Structural violence in all forms affects the health of all classes and should be addressed if all of us want to be healthy

Bhavin Jankharia
4 min read
The Rich-Poor Divide and the Matka of Structural Violence
Structural violence in all forms affects the health of all classes and should be addressed if all of us want to be healthy

I started off this newsletter in December 2020 talking about Kanti, who died of Guillain-Barre syndrome on my first emergency night-call in 2nd MBBS.

Kanti died because he was admitted to a public Municipal Hospital, which did not have a working ventilator for him.  Those in charge of funding the purchase and repair of ventilators in the Municipal corporation did not think that working ventilators were a priority. Knowingly or unknowingly, they had committed structural violence against Kanti, because he was poor and without means and forced to come to a Municipal Hospital because he couldn’t afford to go anywhere else, which eventually led to his death.

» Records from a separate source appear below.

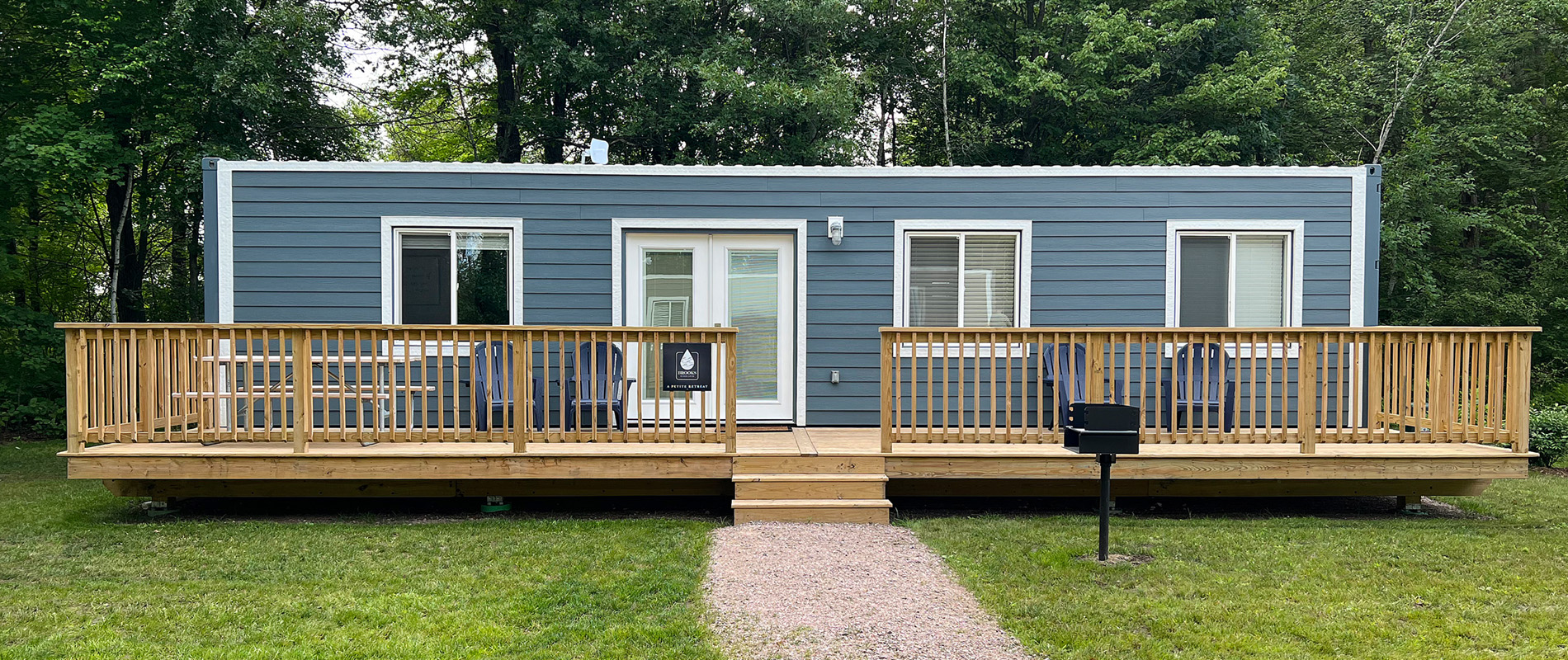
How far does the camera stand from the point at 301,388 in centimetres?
549

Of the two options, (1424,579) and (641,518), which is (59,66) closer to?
(641,518)

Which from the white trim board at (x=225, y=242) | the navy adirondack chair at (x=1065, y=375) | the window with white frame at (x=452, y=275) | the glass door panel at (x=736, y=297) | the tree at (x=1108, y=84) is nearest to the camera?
the navy adirondack chair at (x=1065, y=375)

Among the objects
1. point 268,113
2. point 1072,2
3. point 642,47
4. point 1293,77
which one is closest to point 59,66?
point 268,113

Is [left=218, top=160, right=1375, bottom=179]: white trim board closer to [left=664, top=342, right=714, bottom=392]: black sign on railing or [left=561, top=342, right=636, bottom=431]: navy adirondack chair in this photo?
[left=561, top=342, right=636, bottom=431]: navy adirondack chair

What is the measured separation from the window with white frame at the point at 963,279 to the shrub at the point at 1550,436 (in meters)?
5.84

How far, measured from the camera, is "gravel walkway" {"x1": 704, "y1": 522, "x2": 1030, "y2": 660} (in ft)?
11.1

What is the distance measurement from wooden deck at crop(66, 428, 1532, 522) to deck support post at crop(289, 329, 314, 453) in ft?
0.37

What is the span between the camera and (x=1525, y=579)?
4.27 meters

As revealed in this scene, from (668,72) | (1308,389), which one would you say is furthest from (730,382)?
(668,72)

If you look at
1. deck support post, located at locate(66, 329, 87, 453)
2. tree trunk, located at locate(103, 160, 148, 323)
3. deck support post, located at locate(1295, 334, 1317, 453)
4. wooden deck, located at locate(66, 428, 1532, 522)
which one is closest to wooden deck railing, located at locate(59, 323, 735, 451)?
deck support post, located at locate(66, 329, 87, 453)

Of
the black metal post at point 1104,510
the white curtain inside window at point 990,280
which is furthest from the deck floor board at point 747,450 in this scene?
the white curtain inside window at point 990,280

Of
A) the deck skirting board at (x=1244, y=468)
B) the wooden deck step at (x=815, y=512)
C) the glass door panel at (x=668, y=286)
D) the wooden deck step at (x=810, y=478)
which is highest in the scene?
the glass door panel at (x=668, y=286)

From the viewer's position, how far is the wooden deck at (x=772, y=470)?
18.0 ft

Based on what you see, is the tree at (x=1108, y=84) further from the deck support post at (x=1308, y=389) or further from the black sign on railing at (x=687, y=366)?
the black sign on railing at (x=687, y=366)
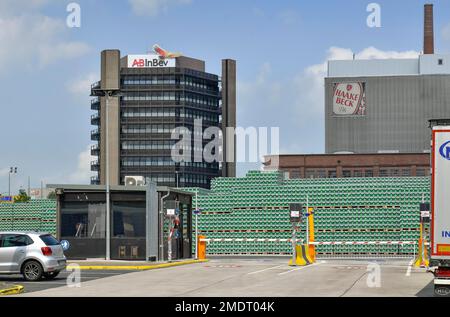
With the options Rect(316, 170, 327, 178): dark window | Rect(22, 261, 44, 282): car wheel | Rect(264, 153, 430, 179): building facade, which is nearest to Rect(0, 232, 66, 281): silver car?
Rect(22, 261, 44, 282): car wheel

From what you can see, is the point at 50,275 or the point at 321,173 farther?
the point at 321,173

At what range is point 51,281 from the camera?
2681 cm

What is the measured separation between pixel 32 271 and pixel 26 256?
496 millimetres

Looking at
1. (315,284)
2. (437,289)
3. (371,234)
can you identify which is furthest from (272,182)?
(437,289)

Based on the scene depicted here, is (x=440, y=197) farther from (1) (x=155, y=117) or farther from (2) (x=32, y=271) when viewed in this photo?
(1) (x=155, y=117)

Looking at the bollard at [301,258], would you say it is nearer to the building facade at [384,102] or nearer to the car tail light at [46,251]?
the car tail light at [46,251]

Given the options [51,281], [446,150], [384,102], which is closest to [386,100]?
[384,102]

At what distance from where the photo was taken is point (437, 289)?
19859 millimetres

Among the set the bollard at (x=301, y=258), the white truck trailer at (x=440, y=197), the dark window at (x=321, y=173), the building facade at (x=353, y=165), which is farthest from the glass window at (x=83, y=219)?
the dark window at (x=321, y=173)

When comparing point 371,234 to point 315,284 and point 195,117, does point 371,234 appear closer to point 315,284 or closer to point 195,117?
point 315,284

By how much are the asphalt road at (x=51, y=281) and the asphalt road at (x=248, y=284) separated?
0.11ft

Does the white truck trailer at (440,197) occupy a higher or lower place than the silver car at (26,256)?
higher

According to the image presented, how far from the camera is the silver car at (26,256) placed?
87.5 feet

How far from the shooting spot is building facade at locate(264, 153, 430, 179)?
119 meters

Structural violence is a term first used by John Galtung but popularized by Dr. Paul Farmer in his seminal work on the people of Haiti [1]. The concept is best understood after reading a transcript of his Sidney W Mintz lecture of 2001, but even Dr. Abhisake Kole’s article describing the travails of a poor patient named Ranjit who died because of his inability to navigate the healthcare system in India, explains this well. Galtung used the term broadly to describe “social structures characterized by poverty and steep grades of social inequality, including racism and gender inequality, exercised systemically and systematically, indirectly by those belonging to another social order.”